CHARLOTTE, NC (WBTV) - The Central Intercollegiate Athletic Association (CIAA) Board of Directors says it will "immediately relocate 8 of the 10 North Carolina-based conference championships" over House Bill 2.
The conference made the announcement Friday afternoon.
Citing time constraints and contractual obligations, CIAA officials said the 2017 CIAA Women's and Men's Basketball Tournament will remain in Charlotte.
"Relocation would not be in the best interest of the membership and its student-athletes at this time," officials added.
The conference said the relocation of championships is "the first step in demonstrating that the conference does not support laws which prevent communities from effectively protecting student-athletes and fans."
HB2 requires individuals to use the bathroom corresponding to the gender listed on their birth certificate in government buildings, schools and universities, and initially took away the ability of employees to sue their employers in state court for discrimination or wrongful termination, among other things.
Months later, the legislature voted only to change a portion of HB2 that stripped workers of the right to sue their employers for wrongful termination.
The bill was passed in a one-day special session in late March and was signed by Governor Pat McCrory later that night.
It came as a response to a non-discrimination ordinance passed in February by the Charlotte City Council. The ordinance broadly defined how businesses should treat gay, lesbian and transgender customers. The debate, as in other cities, focused on bathrooms.
The CIAA says it will focus its resources during the 2017 tournaments to "enhance the student-athlete experience in-venue with collaborative efforts aligning with the Charlotte community to highlight diversity, inclusion, youth education, and leadership."

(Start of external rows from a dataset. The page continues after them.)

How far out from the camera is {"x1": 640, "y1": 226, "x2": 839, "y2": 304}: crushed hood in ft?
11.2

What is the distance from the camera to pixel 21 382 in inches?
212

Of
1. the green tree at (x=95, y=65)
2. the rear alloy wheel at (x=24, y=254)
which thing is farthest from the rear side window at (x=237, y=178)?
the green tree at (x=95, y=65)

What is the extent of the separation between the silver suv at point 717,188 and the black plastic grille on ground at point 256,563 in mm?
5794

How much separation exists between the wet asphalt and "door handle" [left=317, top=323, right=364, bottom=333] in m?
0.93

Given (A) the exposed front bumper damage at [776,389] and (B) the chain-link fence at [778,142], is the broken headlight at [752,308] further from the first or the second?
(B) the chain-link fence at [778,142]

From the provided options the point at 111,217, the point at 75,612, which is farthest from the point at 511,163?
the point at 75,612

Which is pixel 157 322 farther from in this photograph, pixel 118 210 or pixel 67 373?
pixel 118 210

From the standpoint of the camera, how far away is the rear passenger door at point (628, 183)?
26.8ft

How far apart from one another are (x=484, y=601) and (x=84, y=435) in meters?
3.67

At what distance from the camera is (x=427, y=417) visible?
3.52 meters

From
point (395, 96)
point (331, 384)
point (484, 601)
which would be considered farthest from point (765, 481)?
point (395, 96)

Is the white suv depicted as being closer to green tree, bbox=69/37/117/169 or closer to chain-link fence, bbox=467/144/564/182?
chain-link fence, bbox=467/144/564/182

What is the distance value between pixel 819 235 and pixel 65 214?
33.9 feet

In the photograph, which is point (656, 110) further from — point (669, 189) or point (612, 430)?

The CIAA Board of Directors says it will continue its discussion on hosting future championships in North Carolina and whether the tournament will remain after 2017.
"The CIAA Board recognizes that a single decision cannot offer a complete solution to a law that prevents communities from effectively protecting student-athletes and fans attending championships and events," officials said in Friday's statement. "The conference intends to increase its educational efforts to eliminate biases that exclude or marginalize any human being, regardless of one's race, ethnicity, sexual orientation, gender, or physical disability."
"The Board's decision allows the conference to fight against any measures which prevent the fulfillment of its mission to foster inclusive cultures for its student-athletes," the statement continued. "With the student-athlete experience in mind, the conference is committed to protecting all of its championship events."
Thursday, the Atlantic Coast Conference announced it was going to host the ACC Football Championship in Orlando after moving it from Charlotte two weeks ago over HB2.
The conference announced it was pulling all of its "neutral site championships for the 2016-17 academic year" over House Bill 2 just two days after the National College Association of Athletes (NCAA)'s announced it was pulling all championship events from North Carolina.